I've seen it most commonly in that combination (i.e. de l'). I'm not entirely sure of the situations where this abbreviation of la is possible.
Note that, unlike French but like e.g. Greek, la remains a separate word even when abbreviated; it is not written together with the following word (de l' espero and not del espero or de l'espero).
why vin and not vi?
Because "you" is the direct object here -- the person directly affected by the action of kissing.
So much confusion in language-learning arises because English "you" fulfils four functions (singular, subject; singular, object; plural, subject; plural, object).
Perhaps it can help if you replace "you" by some other pronoun such as "he" or "she".
"The woman kisses he."
Doesn't work, does it? You need an object pronoun: "The woman kisses him."

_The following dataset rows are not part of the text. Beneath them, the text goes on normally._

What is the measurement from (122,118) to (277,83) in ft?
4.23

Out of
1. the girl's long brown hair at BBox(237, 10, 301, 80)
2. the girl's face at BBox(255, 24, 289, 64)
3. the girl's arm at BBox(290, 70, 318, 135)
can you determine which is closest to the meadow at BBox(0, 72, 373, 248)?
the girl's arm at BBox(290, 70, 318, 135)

And for the same reason, you need La virina kisas vin. here, with object pronoun vin, not subject pronoun vi.
I don't know why I sometimes misheard ni to mi. These pronouns in esperanto all sound somehow the same ending -i. Ni and mi almost sound so simmilar to me that I may have misheard it.
Also Ni and ne also made me misheard also since in the language I use to speak, i and e are actually the same except the loanwords we use from Spanish and English.